Circula nas redes sociais um vídeo alegando que a montadora chinesa BYD teria presenteado o Superior Tribunal de Justiça (STJ) com seus automóveis para influenciar as decisões do corte. Ou seja, corrupção escancarada. Só que a informação é falsa. A apuração revelou que os carros foram incorporados ao STJ por meio de um contrato de comodato, e não como doação. Essa modalidade na administração de frotas não é incomum. No comodato, alguém empresta um bem à outra gratuitamente para que seja usado por um determinado período de tempo. O bem deve ser devolvido no final do contrato.
Em janeiro, o presidente Lula recebeu emprestado um BYD Tan e um BYD Dolphin, também cedido em regime de comodato. Na ocasião, se encontrou com executivos da marca chinesa, entre eles o presidente da BYD Brasil, Tyler Li (imagem). Na prática, os usuários dos veículos acabam fazendo propaganda gratuita para a montadora.
Como funciona
Em 2024, o STJ abriu um edital para renovação de sua frota oficial, permitindo a participação de diversas empresas. A BYD cedeu os veículos por meio do Contrato STJ nº 02/2024, em operação vantajosa para ambos os lados.
O edital justificava a necessidade de substituir os modelos Hyundai Azera (2017/2018) e Ford Fusion (2015/2016), que apresentavam falhas recorrentes e já estavam fora da garantia de fábrica, encarecendo as manutenções. O objetivo era garantir segurança e eficiência no transporte de autoridades do Tribunal.
O contrato prevê a cessão de 20 veículos BYD Seal até 26 de novembro de 2026. A BYD firmou acordos semelhantes com outros órgãos públicos, como a Presidência da República, o Tribunal de Contas da União (TCU) e a Câmara dos Deputados.

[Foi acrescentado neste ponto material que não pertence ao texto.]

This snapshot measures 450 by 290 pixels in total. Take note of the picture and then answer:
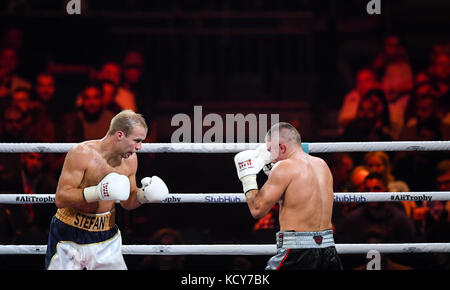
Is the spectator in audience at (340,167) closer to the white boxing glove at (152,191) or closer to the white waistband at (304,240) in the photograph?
the white waistband at (304,240)

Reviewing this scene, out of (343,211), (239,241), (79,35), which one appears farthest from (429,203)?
(79,35)

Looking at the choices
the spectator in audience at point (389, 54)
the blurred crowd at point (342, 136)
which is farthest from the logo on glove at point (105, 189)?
the spectator in audience at point (389, 54)

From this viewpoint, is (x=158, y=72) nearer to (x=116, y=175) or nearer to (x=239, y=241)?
(x=239, y=241)

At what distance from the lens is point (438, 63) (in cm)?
629

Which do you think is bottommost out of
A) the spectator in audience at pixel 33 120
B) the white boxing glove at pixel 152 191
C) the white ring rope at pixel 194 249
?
the white ring rope at pixel 194 249

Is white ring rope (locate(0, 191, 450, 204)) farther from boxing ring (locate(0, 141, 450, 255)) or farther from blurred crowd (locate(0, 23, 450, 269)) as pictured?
blurred crowd (locate(0, 23, 450, 269))

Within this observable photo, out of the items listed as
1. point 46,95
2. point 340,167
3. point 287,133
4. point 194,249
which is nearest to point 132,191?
point 194,249

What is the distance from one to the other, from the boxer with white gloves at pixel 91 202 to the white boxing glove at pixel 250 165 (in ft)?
1.49

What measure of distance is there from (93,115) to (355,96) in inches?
101

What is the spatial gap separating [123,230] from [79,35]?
3058mm

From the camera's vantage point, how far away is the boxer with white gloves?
10.5 ft

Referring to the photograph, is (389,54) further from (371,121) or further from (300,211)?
(300,211)

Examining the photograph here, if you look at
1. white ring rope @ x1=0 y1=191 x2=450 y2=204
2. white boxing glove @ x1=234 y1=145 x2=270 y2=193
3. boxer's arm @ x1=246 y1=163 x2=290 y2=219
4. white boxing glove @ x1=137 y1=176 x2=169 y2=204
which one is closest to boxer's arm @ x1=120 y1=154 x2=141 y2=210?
white boxing glove @ x1=137 y1=176 x2=169 y2=204

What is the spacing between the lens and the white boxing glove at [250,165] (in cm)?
339
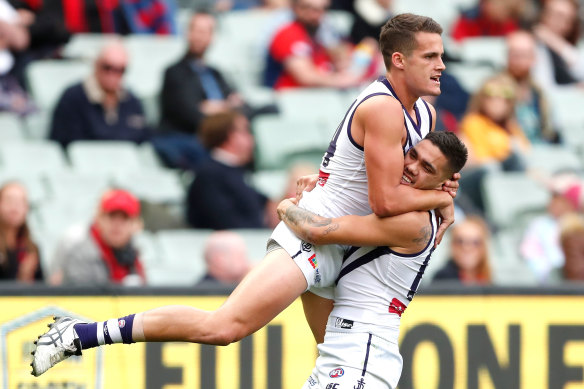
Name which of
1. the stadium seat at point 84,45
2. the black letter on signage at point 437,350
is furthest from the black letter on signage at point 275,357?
the stadium seat at point 84,45

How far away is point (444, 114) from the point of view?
11.5m

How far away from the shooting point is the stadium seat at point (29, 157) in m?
10.2

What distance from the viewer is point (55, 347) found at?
6.04 meters

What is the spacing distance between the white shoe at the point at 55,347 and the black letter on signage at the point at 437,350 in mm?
2872

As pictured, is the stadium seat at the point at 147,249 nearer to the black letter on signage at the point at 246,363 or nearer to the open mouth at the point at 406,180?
the black letter on signage at the point at 246,363

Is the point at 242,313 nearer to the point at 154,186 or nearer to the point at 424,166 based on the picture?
the point at 424,166

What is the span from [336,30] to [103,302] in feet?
17.0

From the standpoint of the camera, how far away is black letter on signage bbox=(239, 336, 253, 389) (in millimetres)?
8094

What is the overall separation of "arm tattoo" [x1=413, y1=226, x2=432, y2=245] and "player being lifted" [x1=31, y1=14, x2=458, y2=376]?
0.37 feet

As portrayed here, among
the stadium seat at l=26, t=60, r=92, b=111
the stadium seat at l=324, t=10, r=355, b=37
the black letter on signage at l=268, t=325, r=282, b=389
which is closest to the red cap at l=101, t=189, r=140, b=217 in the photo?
the black letter on signage at l=268, t=325, r=282, b=389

Renato Toledo, da Comissão Especial de Licitações e Contratos Administrativos da OAB/RJ, explica que comodato não é doação, pois os veículos são usados exclusivamente para atividades institucionais. “Presentes são cortesias sem vínculo com políticas públicas. O comodato atende a interesses da administração pública”, afirma.
Comodatos anteriores
O uso de comodato para aquisição de veículos não é novidade na administração pública. Em 2019, a Presidência da República firmou contrato semelhante com a Fiat Chrysler, recebendo oito Jeep Compass. No mesmo ano, o Supremo Tribunal Federal (STF) utilizou quatro Hyundai Azera pelo mesmo modelo. Em 2022, o governo de Minas Gerais recebeu 10 veículos da Fiat Chrysler em acordo similar.
Denúncias trabalhistas
Críticos do contrato entre o STJ e a BYD também mencionam acusações de violação de direitos trabalhistas pela empresa. Em dezembro de 2024, o Ministério Público do Trabalho (MPT) identificou condições análogas à escravidão em sua fábrica em Camaçari (BA), envolvendo 163 operários chineses contratados de forma irregular perante as leis brasileiras.
A BYD rompeu contrato com a terceirizada responsável pelas contratações e participou de audiência no MPT para definir a repatriação dos trabalhadores, cobrindo despesas de passagens e ajuda de custo para retorno à China.
Apesar dessas denúncias, os contratos de comodato seguem em vigor, sem indícios de irregularidades administrativas.